- SELECTED TEXT:
■ ■ ■ ■ ■ ■ ■
The cuisine of the Caucasus refers to the cuisine of Armenia, Azerbaijan, Georgia and North Caucasus.

Traditional dishes

Plates

Some popular cheeses from the Caucasus include:
 Ashvlagwan (Ашвлагуан) — Abkhaz smoked cheese, similar to sulguni.
 Chechil (Չեչիլ) — String (often smoked) cheese, made in Armenia.
 Chechili (ჩეჩილი) — Cheese in shape of ropes, made in south Georgia.
 Adyga kwae — (Адыгэ Къуае) - Mild cheese, made in Circassia.
 Chkinti' (ჭყინტი) - Salty and "juicy" cheese made originally in Imereti.
 Dambalkhacho (დამბალხაჭო) — "Rotten" cheese made in Pshavi and Mtiuleti.
 Guda (გუდა) — Cheese made from sheep milk in Tusheti. Its preparation takes 20 days.
■ ■ ■ ■ ■ ■ ■
- EXERCISE DATA:
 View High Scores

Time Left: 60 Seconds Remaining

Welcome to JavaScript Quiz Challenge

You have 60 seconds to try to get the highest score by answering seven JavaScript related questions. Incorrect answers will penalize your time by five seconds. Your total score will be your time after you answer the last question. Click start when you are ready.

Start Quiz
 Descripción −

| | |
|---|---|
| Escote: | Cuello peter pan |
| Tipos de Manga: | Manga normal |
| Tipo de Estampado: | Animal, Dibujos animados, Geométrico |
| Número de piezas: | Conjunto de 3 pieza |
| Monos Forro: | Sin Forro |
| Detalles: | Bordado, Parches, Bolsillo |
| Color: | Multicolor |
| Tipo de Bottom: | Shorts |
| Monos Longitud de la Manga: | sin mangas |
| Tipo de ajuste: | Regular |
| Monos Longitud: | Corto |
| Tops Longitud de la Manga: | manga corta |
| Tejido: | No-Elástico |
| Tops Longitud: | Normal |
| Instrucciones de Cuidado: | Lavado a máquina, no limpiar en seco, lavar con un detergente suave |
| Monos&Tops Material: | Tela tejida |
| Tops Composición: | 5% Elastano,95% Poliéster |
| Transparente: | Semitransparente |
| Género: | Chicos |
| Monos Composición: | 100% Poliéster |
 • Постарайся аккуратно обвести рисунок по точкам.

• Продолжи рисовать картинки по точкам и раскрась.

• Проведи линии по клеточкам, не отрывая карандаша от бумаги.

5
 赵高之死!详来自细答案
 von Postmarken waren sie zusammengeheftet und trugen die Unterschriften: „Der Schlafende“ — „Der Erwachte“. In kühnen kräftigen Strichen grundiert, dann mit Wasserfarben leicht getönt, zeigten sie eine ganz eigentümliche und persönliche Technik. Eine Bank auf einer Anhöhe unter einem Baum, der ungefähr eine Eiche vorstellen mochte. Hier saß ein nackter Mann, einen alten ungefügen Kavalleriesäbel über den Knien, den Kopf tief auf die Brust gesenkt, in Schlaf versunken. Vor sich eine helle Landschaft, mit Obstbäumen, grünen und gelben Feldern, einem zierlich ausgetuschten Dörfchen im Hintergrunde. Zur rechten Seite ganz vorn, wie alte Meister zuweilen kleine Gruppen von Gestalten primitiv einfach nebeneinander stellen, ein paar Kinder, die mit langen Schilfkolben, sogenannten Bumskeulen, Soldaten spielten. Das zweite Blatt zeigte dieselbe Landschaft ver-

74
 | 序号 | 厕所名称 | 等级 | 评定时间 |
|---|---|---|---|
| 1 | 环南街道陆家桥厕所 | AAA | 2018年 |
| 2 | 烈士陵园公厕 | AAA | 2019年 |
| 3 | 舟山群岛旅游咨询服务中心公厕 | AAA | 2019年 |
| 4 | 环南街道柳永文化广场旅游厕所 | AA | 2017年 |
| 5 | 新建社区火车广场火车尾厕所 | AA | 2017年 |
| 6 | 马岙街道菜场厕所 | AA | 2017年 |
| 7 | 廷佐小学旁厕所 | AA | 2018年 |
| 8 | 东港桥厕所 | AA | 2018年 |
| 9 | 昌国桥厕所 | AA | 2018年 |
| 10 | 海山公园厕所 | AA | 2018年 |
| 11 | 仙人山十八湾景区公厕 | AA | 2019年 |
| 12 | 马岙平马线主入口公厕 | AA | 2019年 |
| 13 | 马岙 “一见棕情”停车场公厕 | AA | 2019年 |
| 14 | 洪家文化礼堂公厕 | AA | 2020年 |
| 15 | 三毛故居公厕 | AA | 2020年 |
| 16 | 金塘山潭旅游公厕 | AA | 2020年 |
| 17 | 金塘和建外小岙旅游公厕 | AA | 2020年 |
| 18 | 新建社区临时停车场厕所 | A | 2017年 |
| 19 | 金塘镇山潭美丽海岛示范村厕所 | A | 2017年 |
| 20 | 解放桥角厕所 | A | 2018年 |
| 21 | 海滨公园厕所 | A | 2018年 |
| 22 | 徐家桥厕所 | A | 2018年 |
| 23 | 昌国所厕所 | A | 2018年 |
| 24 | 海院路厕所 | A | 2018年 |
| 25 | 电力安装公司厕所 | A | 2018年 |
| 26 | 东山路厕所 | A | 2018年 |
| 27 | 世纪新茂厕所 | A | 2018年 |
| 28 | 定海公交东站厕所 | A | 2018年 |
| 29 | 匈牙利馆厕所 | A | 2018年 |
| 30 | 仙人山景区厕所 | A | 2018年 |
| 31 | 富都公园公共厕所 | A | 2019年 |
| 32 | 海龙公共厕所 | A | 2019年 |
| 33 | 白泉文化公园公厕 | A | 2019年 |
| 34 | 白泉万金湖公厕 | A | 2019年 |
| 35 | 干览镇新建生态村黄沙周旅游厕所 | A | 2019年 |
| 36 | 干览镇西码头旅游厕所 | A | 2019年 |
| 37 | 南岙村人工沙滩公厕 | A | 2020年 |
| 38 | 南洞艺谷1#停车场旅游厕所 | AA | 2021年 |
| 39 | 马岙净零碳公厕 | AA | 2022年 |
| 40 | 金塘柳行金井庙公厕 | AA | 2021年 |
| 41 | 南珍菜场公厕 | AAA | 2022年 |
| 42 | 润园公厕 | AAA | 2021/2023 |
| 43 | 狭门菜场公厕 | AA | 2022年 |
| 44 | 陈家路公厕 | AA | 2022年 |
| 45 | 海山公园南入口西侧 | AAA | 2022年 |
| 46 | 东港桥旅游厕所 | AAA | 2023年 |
■ ■ ■ ■ ■ ■ ■
- ACTIVITY:
Carry on the text about the cuisine of the Caucasus from the point where it stops. The data isn't needed for anything here.

- TASK OUTPUT:
 Iron tsykht (Ирон Цыхт) — Cheese made in Ossetia.
 Qatik — Sour creamy cheese, made in Azerbaijan.
 Sulguni (სულგუნი) — One of the most famous cheeses from Mingrelia, made from cow or buffalo milk.
 To-beram (ТIо-берам) — Cottage cheese mixed with sour cream, made traditionally in Chechnya and in Ingushetia.

Dough

 Achma (აჩმა / Ачма) — Fluffy pastry with cheese, traditionally made in Georgia, especially in Abkhazia.
 Afar (Афарар) — Lezgian flatbread stuffed with various fillings, mostly meat or cottage cheese.
 Chepalgash (ЧIепалгаш) — Chechen and Ingush pie filled with cottage cheese and wild garlic.
 Chudu (Чуду) — Sort of pie, made in Dagestan with various fillings (meat, cheese, cottage cheese, herbs, etc).
 Dalnash (Далнаш) — Chechen and Ingush pie filled with lard and wild garlic.
 Haliva (Хьэлжъо) — Circassian triangular fried pie, often filled with Circassian cheese and potatoes.
 Hingalsh (Хингалш) — Chechen and Ingush pie with a half-round shape, filled with pumpkin.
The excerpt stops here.